We used several typical prompts to visualize generated images, proving that the compilation acceleration of onediff is almost lossless.
We calculated the Frechet Inception Distance (FID), Inception Score (IS), CLIP Score, and Aesthetic Score based on the coco-30-val-2014 dataset.
The Human Preference Score v2 (HPS v2) was evaluated on the Human Preference Dataset v2 (HPD v2) dataset.

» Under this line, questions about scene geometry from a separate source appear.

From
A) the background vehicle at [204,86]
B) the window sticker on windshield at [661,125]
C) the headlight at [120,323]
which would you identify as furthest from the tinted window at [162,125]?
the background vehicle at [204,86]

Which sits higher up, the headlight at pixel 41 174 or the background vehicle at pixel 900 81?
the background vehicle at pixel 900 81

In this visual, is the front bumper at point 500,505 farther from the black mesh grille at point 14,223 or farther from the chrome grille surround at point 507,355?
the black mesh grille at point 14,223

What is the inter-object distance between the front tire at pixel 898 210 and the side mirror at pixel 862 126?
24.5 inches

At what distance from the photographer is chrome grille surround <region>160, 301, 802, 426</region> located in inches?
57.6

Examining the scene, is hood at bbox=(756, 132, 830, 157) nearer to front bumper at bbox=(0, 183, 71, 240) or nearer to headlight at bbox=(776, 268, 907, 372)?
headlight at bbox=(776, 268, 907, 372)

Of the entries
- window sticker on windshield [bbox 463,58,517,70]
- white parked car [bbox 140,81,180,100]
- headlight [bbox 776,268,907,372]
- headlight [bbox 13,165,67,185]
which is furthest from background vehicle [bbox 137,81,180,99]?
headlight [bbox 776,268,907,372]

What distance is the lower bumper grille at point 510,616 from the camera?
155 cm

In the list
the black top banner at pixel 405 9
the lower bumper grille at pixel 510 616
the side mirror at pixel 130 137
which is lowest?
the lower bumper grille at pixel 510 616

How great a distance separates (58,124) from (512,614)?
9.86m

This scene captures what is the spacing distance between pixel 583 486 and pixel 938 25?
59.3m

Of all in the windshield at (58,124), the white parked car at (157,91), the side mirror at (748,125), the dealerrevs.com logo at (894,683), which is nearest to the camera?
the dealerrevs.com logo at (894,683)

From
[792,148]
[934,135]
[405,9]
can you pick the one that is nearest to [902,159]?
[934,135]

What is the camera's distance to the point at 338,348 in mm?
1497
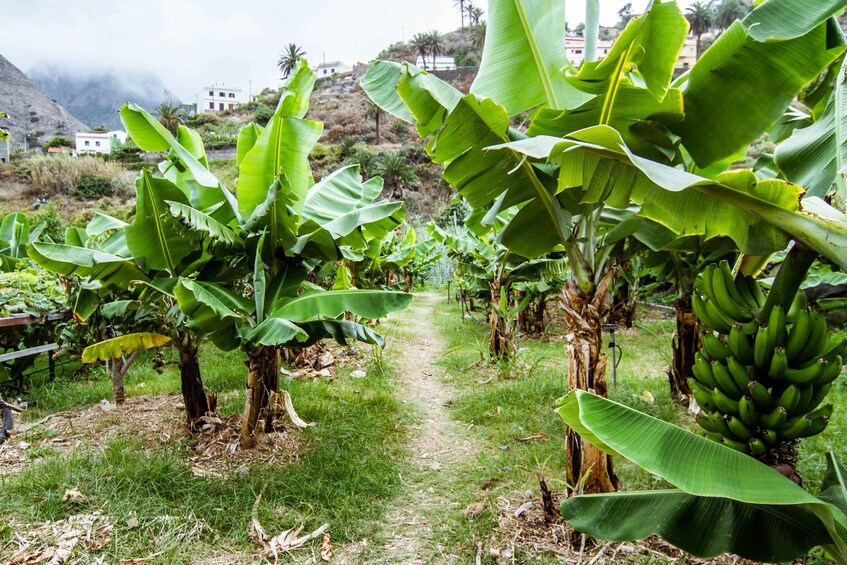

These metrics demonstrate that the acceleration by onediff does not result in quality loss.
In addition, compared with the images generated by the original PyTorch HF diffusers baseline, we calculated the average Structural Similarity (SSIM) on the coco-30-val-2014 to demonstrate that the structure of the images generated after acceleration by onediff does not undergo significant changes.
Metric | Reference Value (Original PyTorch) | OneFlow Backend | NexFort Backend |
---|---|---|---|
FID ⬇️ | 25.022 | 24.924 | 24.904 |
IS ⬆️ | 37.472 ± 0.474 | 37.575 ± 0.559 | 37.415 ± 0.723 |
CLIP Score ⬆️ | 0.305 | 0.305 | 0.305 |
Aesthetic Score ⬆️ | 6.098 | 6.097 | 6.100 |
HPS v2 ⬆️ | 31.47 | 31.47 | 31.58 |
SSIM ⬆️ | - | 0.858 | 0.810 |
Note: ⬇️ indicates that a lower value is better, ⬆️ the opposite.